-------- Page text

I am the only one who sighs every time I see another trailer for these movies. They just don’t do it for me.
As a rule of thumb, you’re never the only one to have any opinion on anything.
Well, unless you liked “Catwoman.” Then you’re the only one.
Unfortunately this trailer looks dated already.
I loved the LOTR films as well as the books and actually quite enjoyed the 1st Hobbit films but I find that stretching the films to 3 is a bit much. Obviously they will be adding source materials from Tolkien’s earlier works such as The Silmarillion and the LOTR Appendices but still The Hobbit after all was meant to be simply a children’s adventure novel and it lacks the overall depth and back stories that made LOTR and The Silmarillion so absorbingly to the readers. Will be looking forward to the next 2 films, but I think people should not be expecting these films to equal its predecessors in terms of epic scope and storytelling as The Hobbit as a source material pales in comparison to the LOTR trilogy in terms of storytelling and its back story and rich characters
Re the Stone-Wells poker session, it’s proved to be quite a joyride, Sasha. Kudos to you and Wells for a great gambling [F-o-Spch] bout held over there. Good chemistry between the two of you, too.

----------------

What needs to be done
Copy the comment thread above word for word, in full.

-------- Stored data

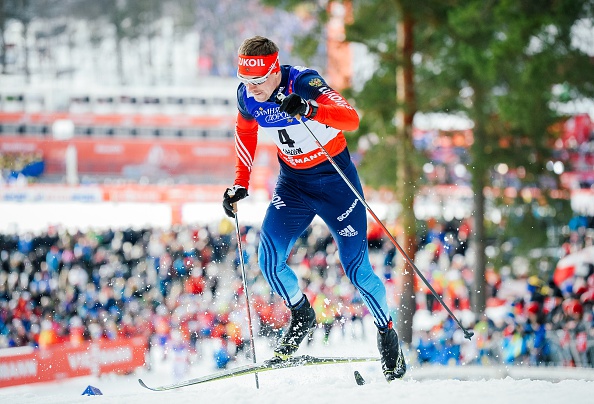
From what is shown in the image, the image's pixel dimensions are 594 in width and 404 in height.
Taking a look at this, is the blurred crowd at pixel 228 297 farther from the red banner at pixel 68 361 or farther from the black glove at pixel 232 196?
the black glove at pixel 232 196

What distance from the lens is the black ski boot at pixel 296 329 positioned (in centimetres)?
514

----------------
-------- Stored data

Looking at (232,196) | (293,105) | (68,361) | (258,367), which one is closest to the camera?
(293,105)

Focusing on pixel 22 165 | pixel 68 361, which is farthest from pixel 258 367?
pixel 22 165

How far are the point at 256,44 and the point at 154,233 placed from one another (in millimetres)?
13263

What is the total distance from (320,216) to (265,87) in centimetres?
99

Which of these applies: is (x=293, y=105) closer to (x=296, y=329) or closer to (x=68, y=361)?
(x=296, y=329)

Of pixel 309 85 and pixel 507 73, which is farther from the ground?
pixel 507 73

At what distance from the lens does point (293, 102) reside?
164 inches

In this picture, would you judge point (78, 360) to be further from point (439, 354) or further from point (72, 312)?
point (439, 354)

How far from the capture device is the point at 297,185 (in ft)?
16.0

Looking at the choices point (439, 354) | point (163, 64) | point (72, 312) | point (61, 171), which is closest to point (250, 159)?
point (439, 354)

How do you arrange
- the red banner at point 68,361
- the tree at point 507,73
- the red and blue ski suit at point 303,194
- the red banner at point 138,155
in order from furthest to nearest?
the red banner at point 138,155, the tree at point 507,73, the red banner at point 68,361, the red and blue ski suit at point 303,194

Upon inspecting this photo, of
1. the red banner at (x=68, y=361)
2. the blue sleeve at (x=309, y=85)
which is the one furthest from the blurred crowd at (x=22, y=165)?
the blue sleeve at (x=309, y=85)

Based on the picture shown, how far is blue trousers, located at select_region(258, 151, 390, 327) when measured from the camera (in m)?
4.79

----------------
-------- Stored data

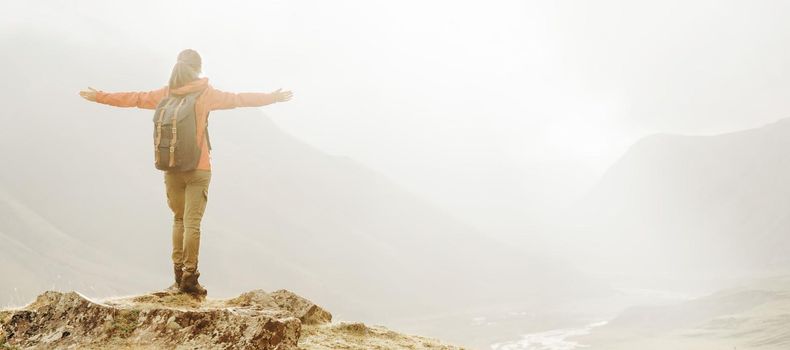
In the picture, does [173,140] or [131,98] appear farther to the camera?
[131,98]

----------------

Final result
I am the only one who sighs every time I see another trailer for these movies. They just don’t do it for me.
As a rule of thumb, you’re never the only one to have any opinion on anything.
Well, unless you liked “Catwoman.” Then you’re the only one.
Unfortunately this trailer looks dated already.
I loved the LOTR films as well as the books and actually quite enjoyed the 1st Hobbit films but I find that stretching the films to 3 is a bit much. Obviously they will be adding source materials from Tolkien’s earlier works such as The Silmarillion and the LOTR Appendices but still The Hobbit after all was meant to be simply a children’s adventure novel and it lacks the overall depth and back stories that made LOTR and The Silmarillion so absorbingly to the readers. Will be looking forward to the next 2 films, but I think people should not be expecting these films to equal its predecessors in terms of epic scope and storytelling as The Hobbit as a source material pales in comparison to the LOTR trilogy in terms of storytelling and its back story and rich characters
Re the Stone-Wells poker session, it’s proved to be quite a joyride, Sasha. Kudos to you and Wells for a great gambling [F-o-Spch] bout held over there. Good chemistry between the two of you, too.